The use of health applications on mobile devices is becoming increasingly popular. With that popularity comes a desire to use the mobility data that is generated for various public health purposes, such as contact tracing during COVID-19. It is also used in more complex applications that use machine learning to infer health risks. On one hand, these models promise a transformative impact on targeted public health interventions. On the other hand, results from these models could compromise the privacy of an individual's health status without directly using health data. Even when the mobility data is de-identified, privacy can be compromised when physical observations of persons' locations augment the models' results. People who are considered visible minorities are particularly vulnerable if they come from groups with a disproportionate prevalence of a certain disease. There are ways to adjust privacy techniques that can help mitigate privacy risks, however, they could compromise the accuracy of the models. There is a need for solutions that can yield effective public health models while preserving privacy. Results from this project will be the development of infection spread models that can do just that - give accurate place-based data without compromising privacy for health related applications.

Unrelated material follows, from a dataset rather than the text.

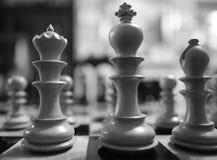 Το χέρι χάρασε, ξύλινα κομμάτια σκακιού που είδαν σε έναν πίνακα σκακιού πληγών ανταγωνισμού Στοκ Εικόνα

The project will use a establish and understanding of effective approaches for co-designing privacy and security techniques with infection spread modeling. These privacy protection approaches would account for potential compromise through physical observations in combination with queries to the models. We will also produce a synthetic population for Northwest Florida designed for efficient updates through data assimilation. Such synthetic-data-driven models have the potential to yield accurate results while preserving privacy. The impact on research and education will be seen in the developing of research capacity at FAMU as well as through interdisciplinary research tasks to be conducted by undergraduate students that are traditionally underrepresented in computing. Results from this project will help expand the pathways into computing fields and other interdisciplinary careers
This award reflects NSF's statutory mission and has been deemed worthy of support through evaluation using the Foundation's intellectual merit and broader impacts review criteria.